Aprender a amar e a respeitar os outros, aprender a agir com responsabilidade sem recorrer a leis para justificar a própria violência, criar condições para que a qualidade de vida melhore para todos, são formas cristãs e humanas para combater a violência. Não é colocando um polícia ao lado de cada pessoa violenta, que desaparece a violência, mas convertendo o coração, embora necessitemos cada vez mais dos defensores da ordem e da paz.

Quando a Igreja diocesana criou paróquias e constrói igrejas e estruturas de educação e promoção humana nas zonas intermédias entre a cidade a as partes altas, ela está a contribuir para comportamentos morais e promoção dos valores entre as novas gerações. A ajuda material que o governo da Região concede na construção destas estruturas é altamente compensada com a acção educadora e diminuição da violência em zonas que se podem tornar de alto risco. Não é dinheiro perdido aquele que se concede às redes tradicionais de solidariedade, que ajudam a criar uma sociedade mais humana e pacífica.


CONCLUSÃO

5 – No começo da Quaresma, a Igreja convida os cristãos, que se reúnem na Eucaristia, a meditar no pecado e na tentação, ambos presentes neste mundo. As tentações do povo de Deus no deserto e as de Cristo conservam a sua actualidade. O adversário do plano de Deus, o demónio, continua a atacar e a agir, mesmo que muitos já não acreditem nele e tudo expliquem pela liberdade humana.

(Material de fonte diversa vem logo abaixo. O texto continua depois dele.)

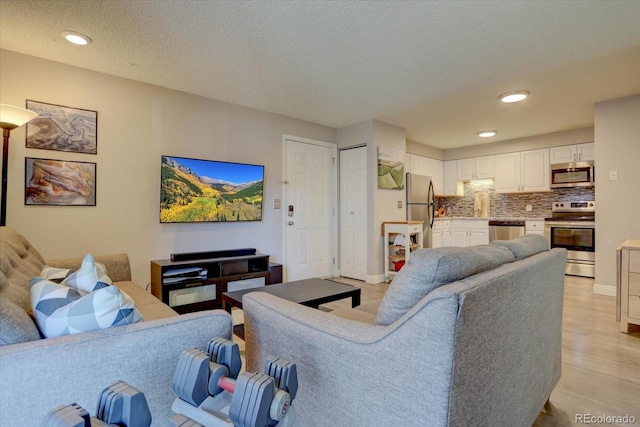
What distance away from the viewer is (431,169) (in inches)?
252

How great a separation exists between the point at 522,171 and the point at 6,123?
690 centimetres

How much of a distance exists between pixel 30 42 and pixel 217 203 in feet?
6.82

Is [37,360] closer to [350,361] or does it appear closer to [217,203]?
[350,361]

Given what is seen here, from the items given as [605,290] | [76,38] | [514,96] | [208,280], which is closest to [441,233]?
[605,290]

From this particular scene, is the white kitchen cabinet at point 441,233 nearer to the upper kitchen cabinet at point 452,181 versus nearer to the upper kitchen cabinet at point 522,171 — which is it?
the upper kitchen cabinet at point 452,181

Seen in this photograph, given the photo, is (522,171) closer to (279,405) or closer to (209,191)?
(209,191)

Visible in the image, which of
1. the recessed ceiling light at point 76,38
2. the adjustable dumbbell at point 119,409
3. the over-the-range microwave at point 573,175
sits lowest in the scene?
the adjustable dumbbell at point 119,409

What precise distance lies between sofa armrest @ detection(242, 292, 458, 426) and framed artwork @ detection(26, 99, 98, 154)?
9.24 ft

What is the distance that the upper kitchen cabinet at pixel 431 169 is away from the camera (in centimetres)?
597

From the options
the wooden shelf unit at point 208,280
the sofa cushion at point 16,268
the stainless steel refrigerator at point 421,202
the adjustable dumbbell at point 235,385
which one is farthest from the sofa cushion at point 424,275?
the stainless steel refrigerator at point 421,202

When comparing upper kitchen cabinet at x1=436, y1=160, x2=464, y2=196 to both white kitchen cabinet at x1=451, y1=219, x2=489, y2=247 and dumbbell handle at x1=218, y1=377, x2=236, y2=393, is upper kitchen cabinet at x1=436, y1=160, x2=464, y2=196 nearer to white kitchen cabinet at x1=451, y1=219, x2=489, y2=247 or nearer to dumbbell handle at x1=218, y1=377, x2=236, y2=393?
white kitchen cabinet at x1=451, y1=219, x2=489, y2=247

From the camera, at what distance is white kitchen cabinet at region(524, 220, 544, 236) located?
209 inches

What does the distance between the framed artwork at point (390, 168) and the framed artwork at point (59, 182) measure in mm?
3503

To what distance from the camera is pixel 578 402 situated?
1713 mm
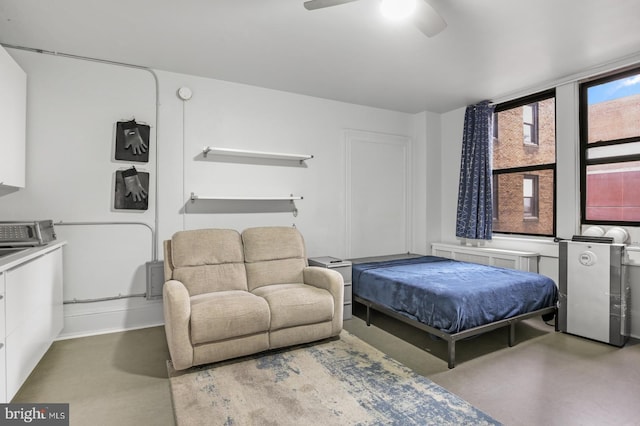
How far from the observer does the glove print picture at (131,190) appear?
325cm

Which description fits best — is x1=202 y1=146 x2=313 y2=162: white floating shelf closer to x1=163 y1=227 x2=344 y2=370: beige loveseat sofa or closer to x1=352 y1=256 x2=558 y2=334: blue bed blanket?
x1=163 y1=227 x2=344 y2=370: beige loveseat sofa

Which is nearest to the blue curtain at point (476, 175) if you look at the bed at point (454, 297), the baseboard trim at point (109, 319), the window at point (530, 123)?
the window at point (530, 123)

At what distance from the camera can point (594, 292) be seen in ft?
10.0

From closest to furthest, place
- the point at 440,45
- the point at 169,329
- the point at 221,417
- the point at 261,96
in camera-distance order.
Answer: the point at 221,417
the point at 169,329
the point at 440,45
the point at 261,96

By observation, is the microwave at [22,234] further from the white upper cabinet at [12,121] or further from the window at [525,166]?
the window at [525,166]

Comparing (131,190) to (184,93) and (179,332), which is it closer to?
(184,93)

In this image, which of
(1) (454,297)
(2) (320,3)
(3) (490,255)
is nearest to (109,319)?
(1) (454,297)

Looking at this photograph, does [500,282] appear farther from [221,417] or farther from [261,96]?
[261,96]

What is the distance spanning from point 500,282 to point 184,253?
2767 millimetres

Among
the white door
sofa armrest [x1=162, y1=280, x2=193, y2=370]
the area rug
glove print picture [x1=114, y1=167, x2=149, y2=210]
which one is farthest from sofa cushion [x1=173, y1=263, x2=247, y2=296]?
the white door

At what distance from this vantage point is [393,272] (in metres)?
3.44

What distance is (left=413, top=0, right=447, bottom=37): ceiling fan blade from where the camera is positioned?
2055 mm

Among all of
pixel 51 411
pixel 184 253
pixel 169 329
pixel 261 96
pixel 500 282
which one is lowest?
pixel 51 411

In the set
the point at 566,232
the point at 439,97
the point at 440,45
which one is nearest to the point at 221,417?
the point at 440,45
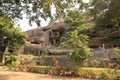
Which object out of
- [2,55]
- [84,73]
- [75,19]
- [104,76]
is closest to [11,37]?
[2,55]

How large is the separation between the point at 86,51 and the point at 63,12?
626 cm

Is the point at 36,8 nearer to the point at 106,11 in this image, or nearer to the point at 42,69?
the point at 42,69

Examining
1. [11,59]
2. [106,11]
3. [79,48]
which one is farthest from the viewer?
[106,11]

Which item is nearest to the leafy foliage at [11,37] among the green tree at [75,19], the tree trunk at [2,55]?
the tree trunk at [2,55]

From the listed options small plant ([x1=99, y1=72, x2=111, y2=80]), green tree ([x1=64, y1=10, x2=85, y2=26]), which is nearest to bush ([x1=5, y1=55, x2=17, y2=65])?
small plant ([x1=99, y1=72, x2=111, y2=80])

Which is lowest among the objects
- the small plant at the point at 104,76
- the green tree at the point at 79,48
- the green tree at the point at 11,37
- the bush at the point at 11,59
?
the small plant at the point at 104,76

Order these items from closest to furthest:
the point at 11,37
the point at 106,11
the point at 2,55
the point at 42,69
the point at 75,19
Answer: the point at 42,69 < the point at 106,11 < the point at 11,37 < the point at 2,55 < the point at 75,19

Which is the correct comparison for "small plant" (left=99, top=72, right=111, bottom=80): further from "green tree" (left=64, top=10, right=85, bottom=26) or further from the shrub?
"green tree" (left=64, top=10, right=85, bottom=26)

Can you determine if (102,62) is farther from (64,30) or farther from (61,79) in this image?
(64,30)

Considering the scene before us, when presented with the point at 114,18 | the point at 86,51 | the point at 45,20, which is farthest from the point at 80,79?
the point at 114,18

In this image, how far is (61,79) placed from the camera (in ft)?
63.3

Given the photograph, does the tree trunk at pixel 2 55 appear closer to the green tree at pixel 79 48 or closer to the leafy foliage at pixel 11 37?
the leafy foliage at pixel 11 37

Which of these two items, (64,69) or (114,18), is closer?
(64,69)

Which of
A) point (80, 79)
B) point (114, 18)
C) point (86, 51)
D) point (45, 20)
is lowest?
point (80, 79)
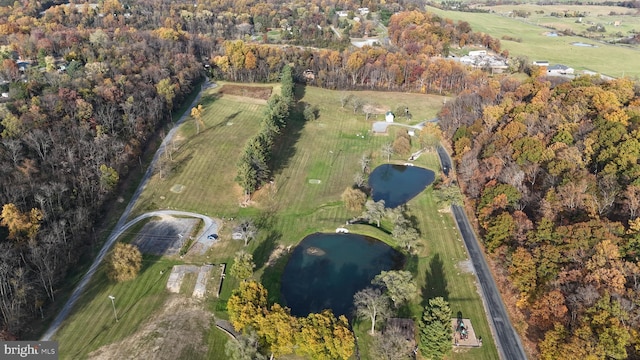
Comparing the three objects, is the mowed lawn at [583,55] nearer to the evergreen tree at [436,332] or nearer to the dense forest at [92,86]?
the dense forest at [92,86]

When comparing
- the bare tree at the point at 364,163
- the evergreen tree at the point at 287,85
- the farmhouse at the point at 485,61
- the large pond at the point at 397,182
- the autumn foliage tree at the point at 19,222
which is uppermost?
the farmhouse at the point at 485,61

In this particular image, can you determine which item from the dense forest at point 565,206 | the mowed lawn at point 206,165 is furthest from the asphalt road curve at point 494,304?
the mowed lawn at point 206,165

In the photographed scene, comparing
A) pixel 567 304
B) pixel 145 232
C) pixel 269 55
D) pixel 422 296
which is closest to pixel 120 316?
pixel 145 232

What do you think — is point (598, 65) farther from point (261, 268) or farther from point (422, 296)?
point (261, 268)

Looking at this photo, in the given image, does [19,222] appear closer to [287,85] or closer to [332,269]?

Jesus experimentou a fome mas não se serviu dos seus poderes para interesse próprio, embora num uso legítimo. Jesus não quis inaugurar o Reino de Deus com obras poderosas, transformando pedras em pão, nem com um acto extraordinário precipitando-se do pináculo do templo, nem dominando sobre todo o universo.

O Reino de Deus não deve ser confundido com as realidades deste mundo, por mais válidas que elas sejam. As tentações são sempre muito subtis. O apóstolo e o cristão devem fugir da procura do sucesso, mesmo quando dirigem obras de assistência, ou promovem revoluções sociais, ou organizam divertimentos sãos.
A quaresma ajuda o cristão a descobrir em si os perigos de alienação dos valores espirituais. O pecado é colocado no coração do homem, ele não consiste tanto no acto material quanto na soberba que se levanta contra Deus, recusando-lhe obediência e dependência.
Senhor, não nos deixeis cair em tentação, mas livrai-nos do mal. Amen.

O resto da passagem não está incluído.